Information technology systems, elements and methodologies are becoming more of a factor in U.S. naval aviation. Virtual capabilities are supplanting physical training, and new architectures may allow faster incorporation of new technologies.
Some of these approaches were outlined in a panel discussion at West 2015, being held in San Diego, February 10-12. Vice Adm. David A. Dunaway, USN, commander, Naval Air Systems Command (NAVAIR), was blunt in his assessment of the current NAVAIR budget environment.
“The current cost profile is prohibitive,” he declared. “It’s a going-out-of-business profile.”
He called for an open architecture, which he described as the key to NAVAIR modernization. When it is achieved—in both a hardware and software perspective—NAVAIR will be able to modernize more quickly. Having an open architecture processor will allow information technology companies to plug into it and demonstrate their products.
NAVAIR already has incorporated an automated carrier landing system that simplifies the process for pilots.
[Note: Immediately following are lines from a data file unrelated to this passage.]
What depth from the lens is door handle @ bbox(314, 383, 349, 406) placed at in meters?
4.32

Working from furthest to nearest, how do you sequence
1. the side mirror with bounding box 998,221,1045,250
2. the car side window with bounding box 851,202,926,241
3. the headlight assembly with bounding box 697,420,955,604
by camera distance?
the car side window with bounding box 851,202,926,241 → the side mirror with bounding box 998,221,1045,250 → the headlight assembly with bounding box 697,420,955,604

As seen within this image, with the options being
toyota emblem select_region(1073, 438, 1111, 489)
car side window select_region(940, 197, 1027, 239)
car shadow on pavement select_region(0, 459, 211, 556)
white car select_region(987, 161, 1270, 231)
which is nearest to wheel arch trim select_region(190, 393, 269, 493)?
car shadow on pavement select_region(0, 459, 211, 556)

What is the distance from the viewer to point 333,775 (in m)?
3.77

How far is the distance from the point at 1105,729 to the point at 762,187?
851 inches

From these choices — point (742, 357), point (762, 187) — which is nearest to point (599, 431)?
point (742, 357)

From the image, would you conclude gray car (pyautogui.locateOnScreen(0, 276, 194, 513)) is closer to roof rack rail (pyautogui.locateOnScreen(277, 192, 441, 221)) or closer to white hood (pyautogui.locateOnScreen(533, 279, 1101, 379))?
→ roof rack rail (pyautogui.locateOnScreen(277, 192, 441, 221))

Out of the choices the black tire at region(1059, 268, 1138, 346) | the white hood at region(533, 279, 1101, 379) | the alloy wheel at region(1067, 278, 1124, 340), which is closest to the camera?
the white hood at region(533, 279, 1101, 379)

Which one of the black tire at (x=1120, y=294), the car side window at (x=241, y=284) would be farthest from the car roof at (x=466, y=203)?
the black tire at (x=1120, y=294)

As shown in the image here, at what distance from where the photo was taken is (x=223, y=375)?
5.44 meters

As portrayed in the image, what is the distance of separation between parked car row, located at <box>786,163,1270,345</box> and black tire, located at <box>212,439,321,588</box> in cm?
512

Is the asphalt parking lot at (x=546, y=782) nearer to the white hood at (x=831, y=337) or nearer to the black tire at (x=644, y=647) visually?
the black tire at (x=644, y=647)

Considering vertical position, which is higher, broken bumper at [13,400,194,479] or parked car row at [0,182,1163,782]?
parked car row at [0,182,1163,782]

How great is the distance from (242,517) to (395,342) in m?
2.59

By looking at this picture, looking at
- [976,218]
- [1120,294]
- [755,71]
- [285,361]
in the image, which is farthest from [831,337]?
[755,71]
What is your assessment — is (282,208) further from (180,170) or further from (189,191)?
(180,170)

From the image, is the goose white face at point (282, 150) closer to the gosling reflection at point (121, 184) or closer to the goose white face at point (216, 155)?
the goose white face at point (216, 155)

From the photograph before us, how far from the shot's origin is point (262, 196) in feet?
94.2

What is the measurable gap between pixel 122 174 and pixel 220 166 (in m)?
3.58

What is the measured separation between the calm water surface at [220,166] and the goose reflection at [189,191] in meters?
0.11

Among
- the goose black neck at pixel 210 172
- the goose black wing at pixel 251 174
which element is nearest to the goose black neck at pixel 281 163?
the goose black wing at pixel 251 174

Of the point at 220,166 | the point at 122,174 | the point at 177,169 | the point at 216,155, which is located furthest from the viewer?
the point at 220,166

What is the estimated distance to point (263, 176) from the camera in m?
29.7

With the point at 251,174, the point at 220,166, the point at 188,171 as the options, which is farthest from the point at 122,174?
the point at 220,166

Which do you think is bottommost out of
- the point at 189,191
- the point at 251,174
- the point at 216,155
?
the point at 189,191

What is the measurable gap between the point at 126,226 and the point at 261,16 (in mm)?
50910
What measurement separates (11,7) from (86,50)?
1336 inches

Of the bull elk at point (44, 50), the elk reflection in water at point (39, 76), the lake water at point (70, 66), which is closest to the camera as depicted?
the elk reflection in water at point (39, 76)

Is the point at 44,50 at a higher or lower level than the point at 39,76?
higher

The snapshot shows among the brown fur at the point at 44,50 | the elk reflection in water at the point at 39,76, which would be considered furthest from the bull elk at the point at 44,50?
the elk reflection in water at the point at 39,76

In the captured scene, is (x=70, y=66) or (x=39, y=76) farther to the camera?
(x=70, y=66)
As a result, they do not need to practice carrier landings ashore as much as they used to. And, NAVAIR is working to introduce simulated enemy aircraft into a cockpit situational awareness system, so pilots could train for air combat without having to face actual aggressor aircraft.
Above all, NAVAIR must not develop its systems using a stovepipe mentality. The admiral noted that it builds platforms along the lines of program silos. But the Navy does not fight like an F-18, he said, offering instead that it fights like a carrier strike force. It needs to proceed along those lines, and he said his office is hard at work writing technical standards for warfighting capabilities.